Using exactly the same text input that we used to test our human participants, we queried OpenAI’s GPT4, gpt-3.5-turbo, and text-davinci-003 models; Anthropic’s Claude; and Google’s FLAN-T5 (XXL). As we predicted we found that these large language models are almost as capable of identifying superficial commonalities between objects as humans are. They are sensitive to the superficial associations between the objects, and they excel at our imitation tasks—they generally respond that the ruler goes with the compass. However, they are less capable than humans when they are asked to select a novel functional tool to solve a problem.
From this they conclude:
This suggests that simply learning from large amounts of existing language may not be sufficient to achieve tool innovation.
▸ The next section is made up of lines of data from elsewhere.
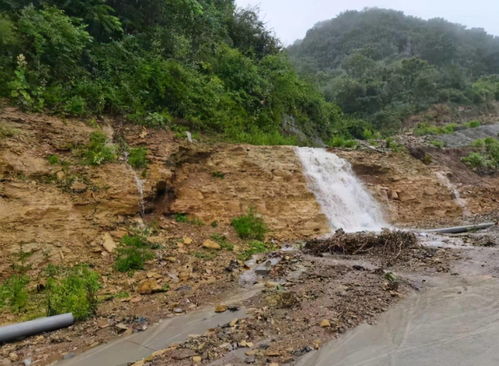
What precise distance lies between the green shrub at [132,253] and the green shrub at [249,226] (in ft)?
7.28

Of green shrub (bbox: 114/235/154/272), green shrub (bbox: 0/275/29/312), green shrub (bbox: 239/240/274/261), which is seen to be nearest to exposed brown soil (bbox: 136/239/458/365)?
green shrub (bbox: 239/240/274/261)

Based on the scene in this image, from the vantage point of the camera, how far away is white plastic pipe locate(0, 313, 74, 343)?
175 inches

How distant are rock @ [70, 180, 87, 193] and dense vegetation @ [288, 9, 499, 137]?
18712 mm

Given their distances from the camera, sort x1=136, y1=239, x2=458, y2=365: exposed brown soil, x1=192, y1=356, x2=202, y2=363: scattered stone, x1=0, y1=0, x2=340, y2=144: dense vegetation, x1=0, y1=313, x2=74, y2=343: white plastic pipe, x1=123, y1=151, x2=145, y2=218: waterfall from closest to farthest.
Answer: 1. x1=192, y1=356, x2=202, y2=363: scattered stone
2. x1=136, y1=239, x2=458, y2=365: exposed brown soil
3. x1=0, y1=313, x2=74, y2=343: white plastic pipe
4. x1=123, y1=151, x2=145, y2=218: waterfall
5. x1=0, y1=0, x2=340, y2=144: dense vegetation

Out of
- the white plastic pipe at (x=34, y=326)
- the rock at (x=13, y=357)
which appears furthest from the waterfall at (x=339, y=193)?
the rock at (x=13, y=357)

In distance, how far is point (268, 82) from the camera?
15281 millimetres

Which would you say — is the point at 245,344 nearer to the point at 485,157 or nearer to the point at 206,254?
the point at 206,254

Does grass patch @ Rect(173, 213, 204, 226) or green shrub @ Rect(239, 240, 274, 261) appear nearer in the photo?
green shrub @ Rect(239, 240, 274, 261)

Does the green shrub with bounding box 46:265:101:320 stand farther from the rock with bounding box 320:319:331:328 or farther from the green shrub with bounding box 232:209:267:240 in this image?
the green shrub with bounding box 232:209:267:240

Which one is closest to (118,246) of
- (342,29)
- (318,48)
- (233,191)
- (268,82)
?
(233,191)

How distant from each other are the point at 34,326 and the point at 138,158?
4.54m

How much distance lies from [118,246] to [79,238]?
666 mm

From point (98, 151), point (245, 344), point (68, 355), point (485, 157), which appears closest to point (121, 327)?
point (68, 355)

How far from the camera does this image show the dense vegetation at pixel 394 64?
34.6 m
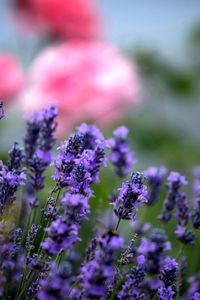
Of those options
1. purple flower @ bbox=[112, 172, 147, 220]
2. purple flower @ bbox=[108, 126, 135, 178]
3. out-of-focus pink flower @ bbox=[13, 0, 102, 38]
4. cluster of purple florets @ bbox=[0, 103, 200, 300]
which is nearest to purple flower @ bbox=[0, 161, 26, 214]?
cluster of purple florets @ bbox=[0, 103, 200, 300]

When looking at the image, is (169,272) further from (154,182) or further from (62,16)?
(62,16)

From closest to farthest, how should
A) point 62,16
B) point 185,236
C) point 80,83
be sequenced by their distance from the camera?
point 185,236 → point 80,83 → point 62,16

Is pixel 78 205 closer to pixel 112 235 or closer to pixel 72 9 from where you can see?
pixel 112 235

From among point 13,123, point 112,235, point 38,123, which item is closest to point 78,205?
point 112,235

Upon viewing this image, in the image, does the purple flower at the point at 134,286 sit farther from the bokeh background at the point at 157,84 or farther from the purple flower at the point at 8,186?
the bokeh background at the point at 157,84

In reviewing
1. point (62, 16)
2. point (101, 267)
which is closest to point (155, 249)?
point (101, 267)

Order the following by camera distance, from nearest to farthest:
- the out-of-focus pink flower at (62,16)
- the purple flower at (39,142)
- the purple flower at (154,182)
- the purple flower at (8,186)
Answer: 1. the purple flower at (8,186)
2. the purple flower at (39,142)
3. the purple flower at (154,182)
4. the out-of-focus pink flower at (62,16)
Maybe, but couldn’t it also turn out that the problem goes away with further scaling? They do address this later in the paper:
But a child does not interact with the world better by increasing their brain capacity. Is building the tallest tower the ultimate way to reach the moon? Putting scale aside, what are the mechanisms that allow humans to be effective and creative learners? What in a child’s “training data” and learning capacities is critically effective and different from that of LLMs? Can we design new AI systems that use active, self-motivated exploration of the real external world as children do? And what we might expect the capacities of such systems to be? Comparing these systems in a detailed and rigorous way can provide important new insights about both natural intelligence and AI.
But this doesn’t really answer the objection. It could still be that scaling up will allow for the recognition of new patterns in a way that solves these issues.
In another study, they found that children (including 4 year olds) were better than LLMs at discovering causal relationships.
Overall found this paper interesting, even if I remain unconvinced about many things.